What do you want? What are all the things you want? Write them down, develop a plan to pursue them. Rate them, make a decision tree and make decide what to do next, then follow through on your decisions, the painful choices. Put your choices in your calendar, make deadlines ("a dream is a goal with a deadline," said a wise person) and then track your progress in writing! Behavior observed is behavior that can be consciously changed.
 
Remember that to decide comes from a Latin root, decidere, meaning literally, "to cut off."


For everything in our decision matrix, we should ask: how does it stack up against our other goals and resources?  I'm not saying you shouldn't pursue this, that, or the other. I'm saying that you should be able to demonstrate to yourself how you expect the time and resources you spend on pursuing any one thing you want will serve the unfolding of your ultimate, rational self-interest better than any other use of your resources, in the context of this moment.


For example, if you want to be an airline pilot, there are prerequisites that must be accomplished in a reasonably timely fashion with the resources at your disposal.
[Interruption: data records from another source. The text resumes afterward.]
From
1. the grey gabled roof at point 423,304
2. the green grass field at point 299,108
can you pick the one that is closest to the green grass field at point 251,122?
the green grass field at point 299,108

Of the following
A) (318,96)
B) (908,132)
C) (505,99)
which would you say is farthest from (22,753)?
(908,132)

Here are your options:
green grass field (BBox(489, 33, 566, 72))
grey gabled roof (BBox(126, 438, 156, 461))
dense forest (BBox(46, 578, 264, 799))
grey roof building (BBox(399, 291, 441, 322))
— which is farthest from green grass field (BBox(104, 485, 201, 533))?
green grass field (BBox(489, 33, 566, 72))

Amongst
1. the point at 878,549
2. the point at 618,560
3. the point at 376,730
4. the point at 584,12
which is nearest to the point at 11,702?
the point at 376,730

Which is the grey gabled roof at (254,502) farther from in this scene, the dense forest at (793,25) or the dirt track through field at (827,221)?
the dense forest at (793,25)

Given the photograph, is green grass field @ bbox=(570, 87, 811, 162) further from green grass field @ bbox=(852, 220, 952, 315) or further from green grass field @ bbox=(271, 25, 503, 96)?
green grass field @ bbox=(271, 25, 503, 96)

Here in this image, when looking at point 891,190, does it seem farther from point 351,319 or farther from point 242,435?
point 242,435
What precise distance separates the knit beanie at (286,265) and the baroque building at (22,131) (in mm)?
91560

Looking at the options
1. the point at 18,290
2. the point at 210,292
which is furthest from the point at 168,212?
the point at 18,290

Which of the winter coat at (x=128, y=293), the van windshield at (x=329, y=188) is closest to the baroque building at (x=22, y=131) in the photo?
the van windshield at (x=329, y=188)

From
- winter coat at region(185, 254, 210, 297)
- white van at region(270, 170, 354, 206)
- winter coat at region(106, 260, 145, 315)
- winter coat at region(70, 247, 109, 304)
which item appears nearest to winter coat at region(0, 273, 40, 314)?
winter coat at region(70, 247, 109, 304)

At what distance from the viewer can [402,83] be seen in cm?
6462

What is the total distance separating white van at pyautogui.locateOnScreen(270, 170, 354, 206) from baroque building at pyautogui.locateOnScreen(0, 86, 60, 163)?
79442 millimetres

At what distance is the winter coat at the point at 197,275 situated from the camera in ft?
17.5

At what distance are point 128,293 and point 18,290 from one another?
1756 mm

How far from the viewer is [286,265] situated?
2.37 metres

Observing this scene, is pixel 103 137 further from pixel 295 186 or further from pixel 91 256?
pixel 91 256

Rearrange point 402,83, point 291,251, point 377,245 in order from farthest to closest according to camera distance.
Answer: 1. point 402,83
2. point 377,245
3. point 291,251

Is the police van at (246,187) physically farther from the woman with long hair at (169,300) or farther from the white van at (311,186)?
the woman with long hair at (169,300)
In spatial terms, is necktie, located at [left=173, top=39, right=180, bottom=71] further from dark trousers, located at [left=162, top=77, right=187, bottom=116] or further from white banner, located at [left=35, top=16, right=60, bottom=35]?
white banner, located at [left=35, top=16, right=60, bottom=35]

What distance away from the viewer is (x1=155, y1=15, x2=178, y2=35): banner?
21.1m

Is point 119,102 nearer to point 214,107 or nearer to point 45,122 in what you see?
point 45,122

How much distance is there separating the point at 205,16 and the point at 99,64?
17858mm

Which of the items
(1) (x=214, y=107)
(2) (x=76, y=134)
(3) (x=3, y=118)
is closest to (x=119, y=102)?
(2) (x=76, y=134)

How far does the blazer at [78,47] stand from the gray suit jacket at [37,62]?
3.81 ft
There are options at every step and half-step, but a matrix is being created by setting a goal, and everything must add up and be pointed roughly in the same direction as everything else. 

We are not machines, and recreation, entertainment, rest, love, and friendships, all have a place in putting together a life of meaning, purpose, and joy.  

But having decided to become an airline pilot, if you then decide to take ten years off to go live in the highlands of Tibet so you can learn how to levitate a magic carpet ... hmm ... this might sound like it has some relation to a life in aviation, but, nah, it ain't gonna work!

And then again, maybe a life in Tibet is really what you want after all. The point is to live your life rationally so that you stand a chance of achieving the happiness that you want your life to be about, and this requires consistent, daily focus, action, and planning.

Decide what you want. Write down these goals and make a plan to pursue them. Track your actions every day. Reevaluate periodically, as necessary. 

Read Martin E. P. Seligman's new book on Flourishing. This provides proof positive that nearly all of us are capable of creating flourishing lives of joy, engagement and meaning!

Again, to the point here: a good life requires certain knowledge. That knowledge is a proper education. A proper education is a set of ideas that can be acquired through many opportunities available in the world and in cyberspace today, and therefore it is no longer true--it was never true--that a conventional, bricks-and-mortar school is essential to a good education that will serve your life very well indeed, as you unfold your talents into the best and happiest person that you, yes, you yourself, can be.